I have a 3X1 house in the northern suburbs and I want to add an extension. The roof is OK at the moment, but I'm afraid when I've had the extension done the colour won't match and a little time down the track I'll have to get it done anyway!! 
What do you have? 
I did a search on the forum and found a link from a member that had the Roof and Wall Doctor do some work for them a while ago. They said there price was cheaper than some of the others they got. Their link is: Home 
Also, I have just emailed Roofix for a ballpark price.
Will post the price when I get it. If it sounds good, I'll get them to do a quote. Their link is: Roofix#  
Let us know how you do. 
sherlock

----------


## Stan 101

Just note that changing from a tile roof to a sheet roof will require the trusses and top plate tie down to be increased. Especially check girders. I'd personally check the engineering of the girders and main trusses themselves and all truss connection boots.

----------


## Geoff2005

> Hi Geoff,
> Looks like we are looking for the same thing. I want to Colourbond my roof too.
> I have a 3X1 house in the northern suburbs and I want to add an extension. The roof is OK at the moment, but I'm afraid when I've had the extension done the colour won't match and a little time down the track I'll have to get it done anyway!! 
> What do you have? 
> I did a search on the forum and found a link from a member that had the Roof and Wall Doctor do some work for them a while ago. They said there price was cheaper than some of the others they got. Their link is: Home 
> Also, I have just emailed Roofix for a ballpark price.
> Will post the price when I get it. If it sounds good, I'll get them to do a quote. Their link is: Roofix#  
> Let us know how you do. 
> sherlock

  Yep any collaboration will help. 
One of my main drivers is to improve the insulation/reduce heating and cooling needs which there is some discussion here http://www.renovateforum.com/f193/an...36/index2.html 
I see price as only one part of the decision, the other equally or more important is you will end up with good job, within the agreed time and budget. (so any references good here). 
Geoff

----------


## Geoff2005

> Just note that changing from a tile roof to a sheet roof will require the trusses and top plate tie down to be increased. Especially check girders. I'd personally check the engineering of the girders and main trusses themselves and all truss connection boots.

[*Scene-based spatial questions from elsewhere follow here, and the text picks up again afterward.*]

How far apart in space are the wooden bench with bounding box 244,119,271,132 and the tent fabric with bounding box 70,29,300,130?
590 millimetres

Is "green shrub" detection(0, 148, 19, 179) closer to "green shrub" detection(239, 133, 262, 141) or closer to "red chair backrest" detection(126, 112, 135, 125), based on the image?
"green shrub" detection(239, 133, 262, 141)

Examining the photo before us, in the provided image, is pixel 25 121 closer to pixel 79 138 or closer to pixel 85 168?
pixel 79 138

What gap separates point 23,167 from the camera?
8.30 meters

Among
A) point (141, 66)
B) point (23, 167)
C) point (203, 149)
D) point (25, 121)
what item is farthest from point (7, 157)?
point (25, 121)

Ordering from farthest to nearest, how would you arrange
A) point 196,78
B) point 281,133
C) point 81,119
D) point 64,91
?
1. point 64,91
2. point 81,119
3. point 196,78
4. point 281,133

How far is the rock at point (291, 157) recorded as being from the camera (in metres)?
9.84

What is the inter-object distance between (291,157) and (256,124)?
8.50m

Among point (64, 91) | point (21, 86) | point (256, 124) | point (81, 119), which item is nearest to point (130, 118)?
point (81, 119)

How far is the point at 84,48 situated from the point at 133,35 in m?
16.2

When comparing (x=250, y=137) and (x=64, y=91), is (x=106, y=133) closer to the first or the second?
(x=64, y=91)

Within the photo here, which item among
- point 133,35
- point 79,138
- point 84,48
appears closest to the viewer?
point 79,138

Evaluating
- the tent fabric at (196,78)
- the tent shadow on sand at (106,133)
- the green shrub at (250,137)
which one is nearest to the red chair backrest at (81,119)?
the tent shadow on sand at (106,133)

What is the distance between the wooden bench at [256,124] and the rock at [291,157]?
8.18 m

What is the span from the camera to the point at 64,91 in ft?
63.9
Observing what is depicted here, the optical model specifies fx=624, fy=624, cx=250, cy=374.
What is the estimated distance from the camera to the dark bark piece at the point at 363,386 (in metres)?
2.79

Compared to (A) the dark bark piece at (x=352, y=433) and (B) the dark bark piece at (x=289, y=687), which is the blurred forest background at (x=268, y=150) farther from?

  On this front I have acertained from the local council that any planned change of this nature would need building approval, I anticipate that process would check the correct boxes ( I could be wrong here but will ask contarctors what process they would use in doing the job, if they don't mention assessement/approval I guess we wont get to the next round. 
I would expect as a dead load the structure for tile roof would be overkill for Colorbond but that reduction in mass, reduction in airflow paths will increase "lift" in high winds and the structure may pull apart. I can't personally check it though (as I did structures 101 and 102 a long time ago and havent applied the knowledge) so might need to rely on outside expertise

----------


## Pezz

Did either of you go ahead with this? Im looking to do the same thing and trying to find recommendations on which company to use and or avoid. 
Pezz.

----------


## avagom8

Hi Everyone Your best bet would be to speak with a building surveyor in your shire.Explain to them in detail what you are proposing and they will point you in the right directions.Contractors  when contracted to take on these sorts of jobs must comply with certain standards which can be obtained from Standards Australia.They would need to remove existing battens insulation etc.QA good idea is to ring the salvage yards and ask them how much they will pay per tile.Certain second hand tiles are worth quite alot.I thouroughly recommend using Insulbreak Insulation thats stuff seriously works.all the best

----------